ValueError: Data cardinality is ambiguous:
x sizes: 128, 128, 128, 128, 128, 128, 128, 128, 128, 128, 128, 128, 128, 128, 128, 128, 128, 128, 128, 128, 128, 128, 128, 128, 128, 128, 128, 128, 128, 128, 128, 128, 128, 128, 128, 128, 128, 128, 128, 128, 128, 128, 128, 128, 128, 128, 128, 128, 128, 128, 128, 128, 128, 128, 128, 128, 128, 128, 128, 128, 128, 128, 128, 128, 128, 128, 128, 128, 128, 128, 128, 128, 128, 128, 128, 128, 128, 128, 128, 128, 128, 128, 128, 128, 128, 128, 128, 128, 128, 128, 128, 128, 128, 128, 128, 128, 128, 128, 128, 128, 128, 128, 128, 128, 128, 128, 128, 128, 128, 128, 128, 128, 128, 128, 128, 128, 128, 128, 128, 128, 128, 128, 128, 128, 128, 128, 128, 128, 128, 128, 128, 128, 128, 128, 128, 128, 128, 128, 128, 128, 128, 128, 128, 128, 128, 128, 128, 128, 128, 128, 128, 128, 128, 128, 128, 128, 128, 128, 128, 128, 128, 128, 128, 128, 128, 128, 128, 128
y sizes: 1007
Make sure all arrays contain the same number of samples.

@Kzyh

Can you share your final.txt file?

@Kzyh final.txt is basically the file with annotation for producing the labels.

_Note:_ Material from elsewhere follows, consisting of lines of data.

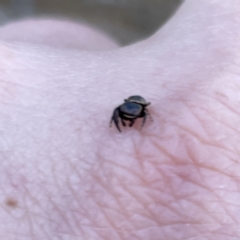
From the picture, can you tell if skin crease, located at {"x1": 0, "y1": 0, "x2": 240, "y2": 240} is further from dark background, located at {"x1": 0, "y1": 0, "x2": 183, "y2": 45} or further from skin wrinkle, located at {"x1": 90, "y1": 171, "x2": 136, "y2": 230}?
dark background, located at {"x1": 0, "y1": 0, "x2": 183, "y2": 45}

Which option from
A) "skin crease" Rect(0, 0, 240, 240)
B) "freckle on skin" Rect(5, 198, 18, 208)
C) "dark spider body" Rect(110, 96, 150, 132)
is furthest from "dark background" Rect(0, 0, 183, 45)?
"freckle on skin" Rect(5, 198, 18, 208)

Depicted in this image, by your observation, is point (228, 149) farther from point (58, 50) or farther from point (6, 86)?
point (58, 50)

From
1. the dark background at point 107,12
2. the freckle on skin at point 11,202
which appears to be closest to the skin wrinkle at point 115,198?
the freckle on skin at point 11,202

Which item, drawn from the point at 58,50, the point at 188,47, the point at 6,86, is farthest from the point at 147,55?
the point at 6,86

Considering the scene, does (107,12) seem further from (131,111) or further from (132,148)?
(132,148)

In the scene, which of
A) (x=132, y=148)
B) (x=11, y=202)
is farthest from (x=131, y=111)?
(x=11, y=202)

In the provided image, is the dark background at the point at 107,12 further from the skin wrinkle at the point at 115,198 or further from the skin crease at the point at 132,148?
the skin wrinkle at the point at 115,198

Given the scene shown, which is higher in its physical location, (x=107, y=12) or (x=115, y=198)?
(x=107, y=12)
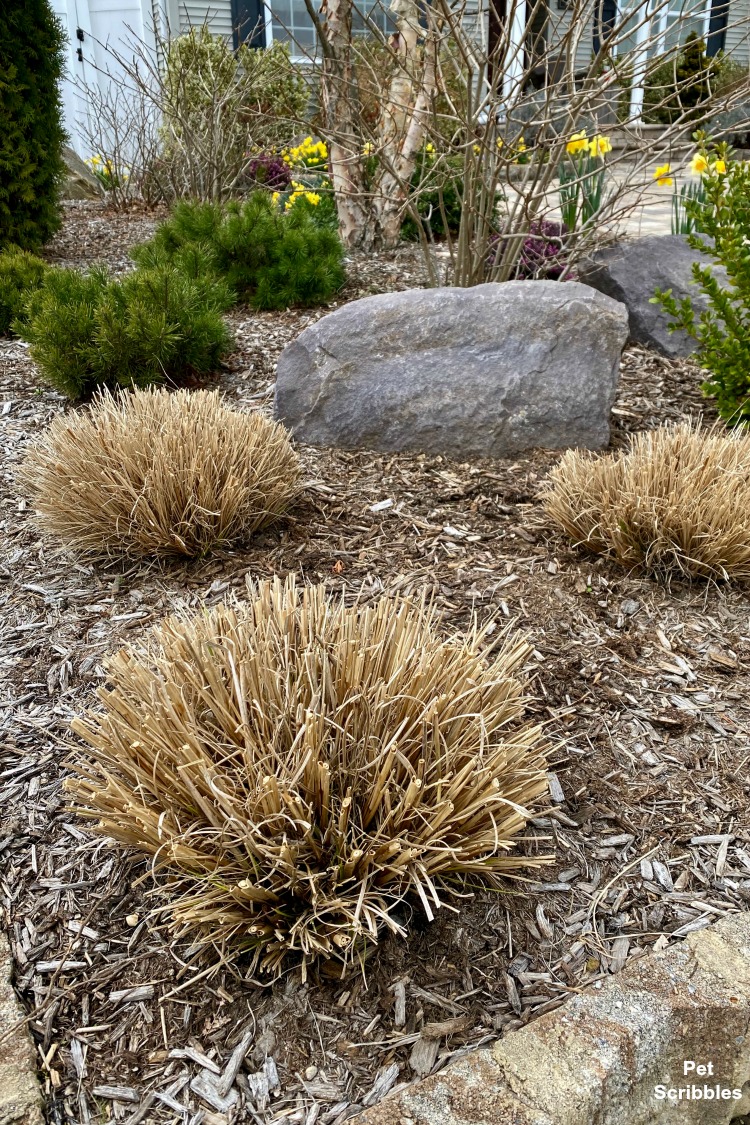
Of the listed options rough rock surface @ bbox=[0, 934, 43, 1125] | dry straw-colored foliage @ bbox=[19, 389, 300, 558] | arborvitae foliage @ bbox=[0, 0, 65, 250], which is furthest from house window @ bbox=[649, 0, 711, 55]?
arborvitae foliage @ bbox=[0, 0, 65, 250]

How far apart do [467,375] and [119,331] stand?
1.59 m

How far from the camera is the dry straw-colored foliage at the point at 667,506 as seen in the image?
271 cm

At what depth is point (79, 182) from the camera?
10672mm

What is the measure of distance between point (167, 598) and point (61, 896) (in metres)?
1.11

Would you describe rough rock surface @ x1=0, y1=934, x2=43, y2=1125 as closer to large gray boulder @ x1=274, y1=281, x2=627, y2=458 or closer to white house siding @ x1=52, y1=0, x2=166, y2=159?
large gray boulder @ x1=274, y1=281, x2=627, y2=458

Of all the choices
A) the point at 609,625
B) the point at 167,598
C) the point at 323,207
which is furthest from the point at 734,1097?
the point at 323,207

There are 1007 rows and every row has 3 values : start time, end time and the category.
These values are tab separated. Something like this.

Can’t upload .txt files on the forum:(

I think your input and labels should be something like this:
x_train shape (batch, 128, 800, 2)
y_train shape (batch, 7)

y_train is calculated from your final.txt file using timestamps.
Lets say your first spectrogram starts from 0, ends at 72.13. The label should looke like this [n, s1, i1, s1, i1, s1, i1]. Then you change it to class id: [1,2,3,2,3,2,3].